**TASK 1**:
Sift through the listing and copy out every line that contains the word "seen". Case counts.

============

Open raronson opened 11 years ago
Russel, would that be a duplicate of https://github.com/Factual/drake/issues/41 or https://github.com/Factual/drake/issues/50?
Ping.
Sorry for the delayed response.
Im not sure i understand the difference between #41 and #50. Based of the proposal you wrote in #41, aren't wildcard inputs supported?
I would like to specify a glob pattern which is similar to (as far as i can tell a subset of) regex. I dont want the pattern to be expanded in drake, other then for a file recency check, as this could expand to thousands of files. It seems that #41 would do this expansion, so i think this is different.
I think it's a duplicate of #50 then. Since this issue has more info, I'll close #50.
I kinda think all of these pattern/glob feature requests are duplicates of #41, which is immensely difficult. I'd love to close this one, but will leave it up to @aboytsov.
Since #41 is potentially difficult to do, then perhaps being able to use a list variable would be helpful?

============

**TASK 2**:
Please carry on the thread about glob patterns in drake, picking up after its last message.

============

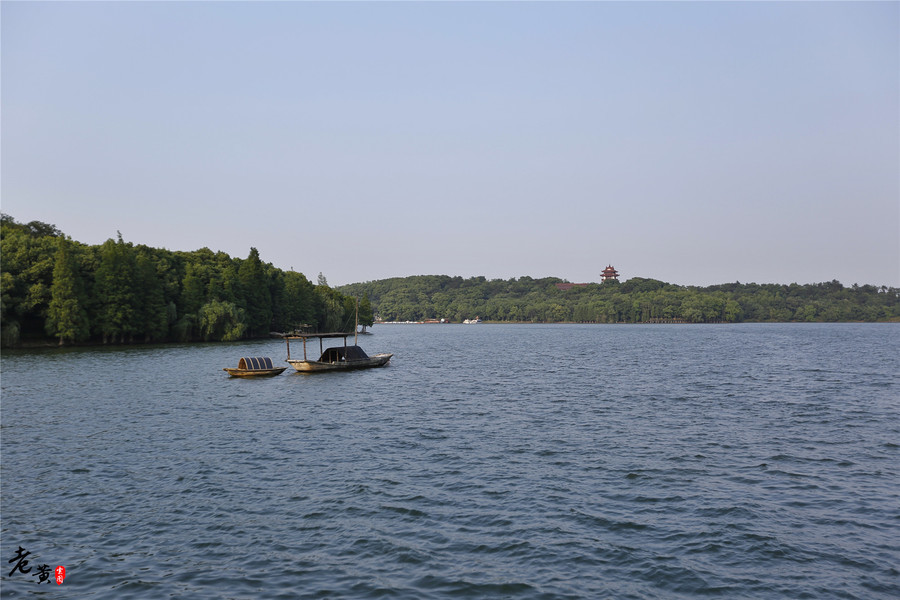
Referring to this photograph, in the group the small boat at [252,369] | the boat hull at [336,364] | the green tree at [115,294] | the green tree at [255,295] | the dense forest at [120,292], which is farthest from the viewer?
the green tree at [255,295]

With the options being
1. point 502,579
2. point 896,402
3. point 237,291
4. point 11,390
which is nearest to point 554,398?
point 896,402

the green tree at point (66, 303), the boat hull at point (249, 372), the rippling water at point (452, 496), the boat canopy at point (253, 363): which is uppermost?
the green tree at point (66, 303)

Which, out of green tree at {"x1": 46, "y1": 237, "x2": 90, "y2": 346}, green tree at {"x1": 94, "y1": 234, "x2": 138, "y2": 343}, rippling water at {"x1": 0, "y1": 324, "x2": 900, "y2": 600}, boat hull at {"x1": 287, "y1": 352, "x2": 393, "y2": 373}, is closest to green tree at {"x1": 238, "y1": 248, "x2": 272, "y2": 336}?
green tree at {"x1": 94, "y1": 234, "x2": 138, "y2": 343}

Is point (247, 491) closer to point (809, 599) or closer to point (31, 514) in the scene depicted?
point (31, 514)

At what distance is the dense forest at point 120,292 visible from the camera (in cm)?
9194

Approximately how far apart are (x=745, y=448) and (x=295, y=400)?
31.6m

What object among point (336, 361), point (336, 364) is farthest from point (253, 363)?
point (336, 361)

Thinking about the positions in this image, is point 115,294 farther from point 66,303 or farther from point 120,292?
point 66,303

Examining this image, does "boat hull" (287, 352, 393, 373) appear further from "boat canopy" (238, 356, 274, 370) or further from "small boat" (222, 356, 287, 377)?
"small boat" (222, 356, 287, 377)

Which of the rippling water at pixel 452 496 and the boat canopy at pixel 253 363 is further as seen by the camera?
the boat canopy at pixel 253 363

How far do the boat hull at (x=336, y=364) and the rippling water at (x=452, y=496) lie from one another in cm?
1909

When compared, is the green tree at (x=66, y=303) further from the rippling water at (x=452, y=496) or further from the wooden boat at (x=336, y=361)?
the rippling water at (x=452, y=496)

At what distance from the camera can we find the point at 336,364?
6650 centimetres

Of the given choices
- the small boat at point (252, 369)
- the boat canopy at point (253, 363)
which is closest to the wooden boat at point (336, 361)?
the boat canopy at point (253, 363)
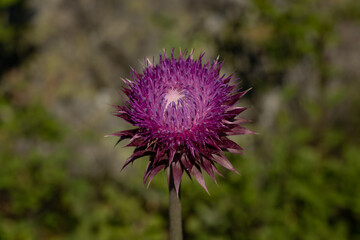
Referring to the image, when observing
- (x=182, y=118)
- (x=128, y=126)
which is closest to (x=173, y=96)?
(x=182, y=118)

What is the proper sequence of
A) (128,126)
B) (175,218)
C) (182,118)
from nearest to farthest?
(175,218), (182,118), (128,126)

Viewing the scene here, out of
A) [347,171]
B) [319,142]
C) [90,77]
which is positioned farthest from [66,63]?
[347,171]

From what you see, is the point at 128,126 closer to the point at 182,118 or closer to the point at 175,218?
the point at 182,118

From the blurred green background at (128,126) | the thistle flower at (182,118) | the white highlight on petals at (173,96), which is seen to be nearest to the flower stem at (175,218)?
the thistle flower at (182,118)

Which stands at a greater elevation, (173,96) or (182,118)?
(173,96)

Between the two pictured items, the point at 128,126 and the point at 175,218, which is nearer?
the point at 175,218

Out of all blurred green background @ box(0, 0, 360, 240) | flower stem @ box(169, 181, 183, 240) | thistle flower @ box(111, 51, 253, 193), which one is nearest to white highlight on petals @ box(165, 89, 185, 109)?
thistle flower @ box(111, 51, 253, 193)

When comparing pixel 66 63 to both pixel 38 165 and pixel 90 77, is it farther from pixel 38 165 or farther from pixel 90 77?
pixel 38 165

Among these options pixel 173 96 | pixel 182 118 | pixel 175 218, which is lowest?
pixel 175 218
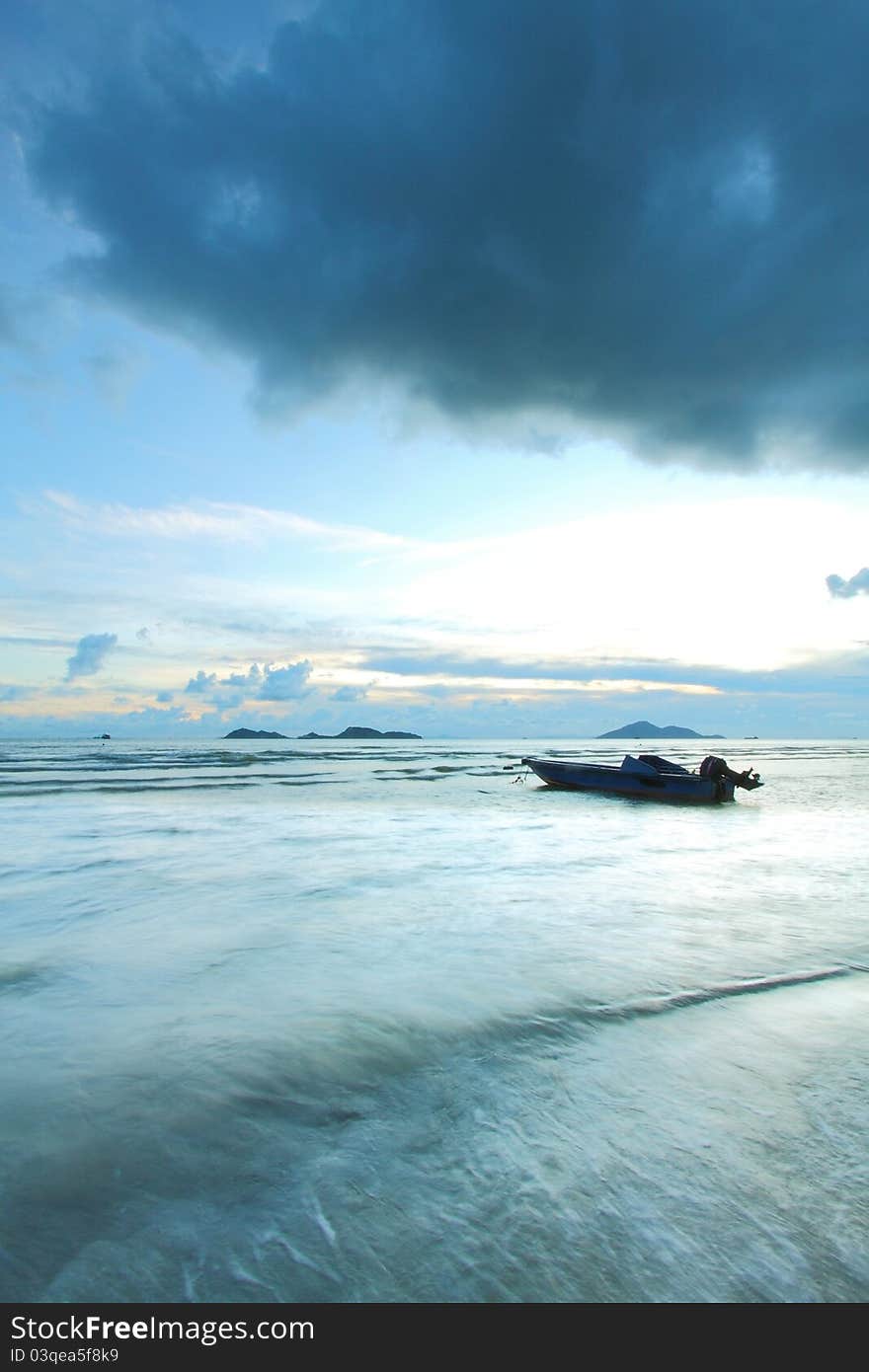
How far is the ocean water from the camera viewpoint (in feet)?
8.66

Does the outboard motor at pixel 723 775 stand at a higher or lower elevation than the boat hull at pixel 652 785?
higher

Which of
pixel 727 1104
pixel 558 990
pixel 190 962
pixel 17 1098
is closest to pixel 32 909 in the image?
pixel 190 962

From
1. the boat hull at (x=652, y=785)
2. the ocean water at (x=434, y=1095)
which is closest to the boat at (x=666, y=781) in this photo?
the boat hull at (x=652, y=785)

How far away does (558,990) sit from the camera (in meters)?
5.88

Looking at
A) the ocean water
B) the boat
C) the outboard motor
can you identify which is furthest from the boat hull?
the ocean water

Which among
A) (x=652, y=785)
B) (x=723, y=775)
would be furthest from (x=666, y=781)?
(x=723, y=775)

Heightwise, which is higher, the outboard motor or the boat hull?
the outboard motor

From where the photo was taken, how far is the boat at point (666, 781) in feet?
94.2

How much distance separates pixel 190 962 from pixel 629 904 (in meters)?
5.81

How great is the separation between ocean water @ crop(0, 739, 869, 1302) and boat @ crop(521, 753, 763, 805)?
19172 millimetres

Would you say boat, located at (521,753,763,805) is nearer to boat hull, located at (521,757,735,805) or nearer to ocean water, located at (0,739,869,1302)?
boat hull, located at (521,757,735,805)

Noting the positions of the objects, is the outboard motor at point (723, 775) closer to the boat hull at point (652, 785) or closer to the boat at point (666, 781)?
the boat at point (666, 781)
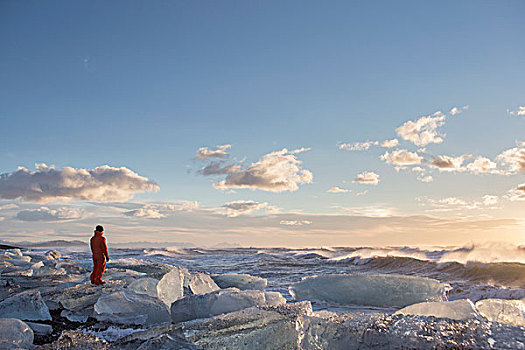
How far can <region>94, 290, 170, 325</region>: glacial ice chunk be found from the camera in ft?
11.4

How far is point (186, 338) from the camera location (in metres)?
1.89

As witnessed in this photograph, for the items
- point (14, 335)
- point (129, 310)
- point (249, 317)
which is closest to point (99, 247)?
point (129, 310)

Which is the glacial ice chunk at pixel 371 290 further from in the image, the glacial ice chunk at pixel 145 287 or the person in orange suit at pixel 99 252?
the person in orange suit at pixel 99 252

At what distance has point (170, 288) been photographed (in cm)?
394

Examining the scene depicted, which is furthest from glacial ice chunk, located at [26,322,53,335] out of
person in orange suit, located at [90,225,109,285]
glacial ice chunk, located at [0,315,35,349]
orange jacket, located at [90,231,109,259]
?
orange jacket, located at [90,231,109,259]

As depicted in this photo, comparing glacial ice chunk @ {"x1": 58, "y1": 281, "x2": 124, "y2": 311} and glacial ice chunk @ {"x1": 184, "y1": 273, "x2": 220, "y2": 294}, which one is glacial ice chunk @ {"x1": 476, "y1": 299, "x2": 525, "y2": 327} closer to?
glacial ice chunk @ {"x1": 184, "y1": 273, "x2": 220, "y2": 294}

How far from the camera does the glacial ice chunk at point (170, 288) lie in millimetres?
3895

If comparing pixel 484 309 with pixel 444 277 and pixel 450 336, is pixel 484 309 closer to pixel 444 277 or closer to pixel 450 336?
pixel 450 336

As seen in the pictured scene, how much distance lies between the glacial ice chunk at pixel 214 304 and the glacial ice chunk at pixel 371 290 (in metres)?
1.50

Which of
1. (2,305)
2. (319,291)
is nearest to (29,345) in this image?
(2,305)

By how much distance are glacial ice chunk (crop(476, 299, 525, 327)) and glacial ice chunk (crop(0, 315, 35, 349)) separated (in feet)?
10.8

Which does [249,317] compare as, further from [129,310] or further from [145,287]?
[145,287]

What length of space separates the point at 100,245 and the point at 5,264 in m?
3.52

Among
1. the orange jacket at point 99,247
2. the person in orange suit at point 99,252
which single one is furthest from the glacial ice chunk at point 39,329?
the orange jacket at point 99,247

============

**TASK RESPONSE 1**:
Which of the rippling water at pixel 452 496 and the boat canopy at pixel 253 363 is further as seen by the camera?
From the blurred green background at (128,126) | the thistle flower at (182,118) | the white highlight on petals at (173,96), which is seen to be nearest to the flower stem at (175,218)?
As seen in the pictured scene, how much distance lies between the glacial ice chunk at pixel 214 304 and the glacial ice chunk at pixel 371 290 (in metres)?

**TASK RESPONSE 2**:
listvar=['foo', 'bar', 'other']
output <- $listvar
tail -n +2 ${listvar}.ext1 > ${listvar}.ext2 ; Copy everything but the first line
Where, drake would be smart enough to know that listvar
is a list and run the tail -n +2
command on each item in the list?
Persuant to the desires for globbing and/or regex for inputs/output, maybe list variables could be populated in with a drake step?
listvar <-
listvar = `ls *.tgz`
I'm not convinced I have proposed a good syntax in the above examples, but hopefully it is enough to give others ideas on ways to make globbing or regex easier to implement?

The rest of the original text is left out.